Gıdaların korunması için kullanılan kimyasallara getirilen kısıtlamaların ardından, bitkilerden elde edilen ve antioksidan etkilere sahip uçucu yağlar ve sabit yağlara olan talep her geçen gün artmaktadır. Tıbbi bitkisel ürünlerin sentetik ilaçlara göre daha az yan etkiye sahip olması, bu bitkilerin pazar payının genişlemesine katkı sağlamaktadır.
Tıbbi ve Aromatik Bitkilerin Alternatif Tıpta Kullanımı
Bitkilerle tedavi insanlık tarihiyle birlikte başlamış ve günümüze kadar gelmiştir. Eskiden halk hekimliğinde kullanılan bitkiler, günümüzde modern tıpta kullanılmaktadır. Geleneksel tedavi yöntemleri, gelişmemiş veya gelişmekte olan ülkelerde daha fazla uygulanmaktadır. İçeriğindeki fenolik bileşenler (flavonoller, tanenler, fenolik asitler, izoflavanoidler) antimikrobiyal, antidiyabet, antiinflamatuvar, antioksidan ve antitümöral etkiler göstererek hastalıkların tedavisinde önemli rol oynadığı bilinmektedir. Flavonoidler ve diğer fenolik bileşenler bitkinin daha çok odunsu kısımlarında, çiçek ve yapraklarında bulunduğu için aromatik bitkiler genellikle, bu kısımların kurutularak drog halinde veya destilasyon, ekstraksiyon gibi yöntemlerle elde edilen uçucu yağ ve sabit yağ ekstraktları şeklinde kullanılmaktadır.
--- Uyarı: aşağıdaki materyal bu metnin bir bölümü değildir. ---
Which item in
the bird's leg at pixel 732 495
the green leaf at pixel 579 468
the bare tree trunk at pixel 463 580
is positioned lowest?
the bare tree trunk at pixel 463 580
Tıbbi ve aromatik bitkilerin tüketilmesinin, sağlıklı yaşam sürmek ve çeşitli
hastalıklardan korunmak konularında fayda sağlayacağı bilinmektedir. Bitkiler protein, karbonhidrat, mineral madde, yağ ve vitamin açısından önemli bir hazinedir. Beslenme ihtiyacını gidermeye ek olarak tıbbi ve aromatik bitkiler; başta ilaç sanayisi olmak üzere, gıda, kimya, boya ve kozmetik sanayinin yanı sıra zirai mücadelede de insektisit olarak kullanılmaktadır. Ayrıca çay, baharat, meşrubat, reçine, zamk ve parfüm üretiminde kullanılan önemli hammaddeleri tıbbi ve aromatik bitkiler oluşturmaktadır.
Türkiye’de Tarımı Yapılan Tıbbi ve Aromatik Bitkiler
Türkiye’de en çok tarımı yapılan tıbbi ve aromatik bitkilerin; anason, çemen, lavanta, haşhaş, kekik, stevia, kimyon, kişniş, nane ve rezene olduğu bilinmektedir. Akdeniz, Doğu Karadeniz, Ege, Güneydoğu Anadolu ve Marmara Bölgelerinden doğadan en çok toplanan bitkilerin ise; adaçayı, biberiye, defne, ıhlamur ve kuşburnu olduğu belirlenmiştir. Doğu Anadolu, Doğu Karadeniz ve İç Anadolu bölgelerinde özellikle Bayburt, Erzurum, Ankara gibi illerde ise tarhun, tarımı yapılan en önemli tıbbi aromatik bitkiler arasında yer almaktadır.